Matthias Faensen hatte schon 2018 von Plänen berichtet, an der Stelle im Innenhof einen Neubau zu errichten. Er versicherte, dass die Freifläche nicht verschwindet. „Der weitaus größere Teil bleibt als parkartige Anlage erhalten.“ Die Firma Advita hatte Mitte der 2010er-Jahre den halbfertigen Gebäudekomplex an der Güterbahnhofstraße übernommen. Kurz nach der Wende ist mit dem Bau begonnen worden. Er wurde jedoch nie fertig. Jahrelang stand die Investruine gut sichtbar an der Bahnstrecke. 2015 vollendete die Firma Advita das Gebäude.

Im gleichen Jahr konnten die ersten Bewohner einziehen. Seitdem sind hier Betreutes Wohnen mit 24 Einraumwohnungen, 28 Zweiraumwohnungen und neun Dreiraumwohnungen zu finden. Dazu kommt eine Wohngemeinschaft für zwölf Bewohner mit Demenz und eine Tagespflege für 40 Gäste.
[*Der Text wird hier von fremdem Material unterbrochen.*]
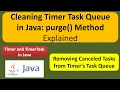 Cleaning Timer Task Queue in Java purge Method Explained Timer and TimerTask in Java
Das 1994 gegründete Unternehmen Advita ist ein überregional aktiver Pflegedienst mit aktuell 35 Niederlassungen in Baden-Württemberg, Berlin, Nordrhein-Westfalen, Sachsen, Sachsen-Anhalt und Thüringen. Advita zählt mit über 2.400 Mitarbeitern zu den größten Pflegediensten Deutschlands.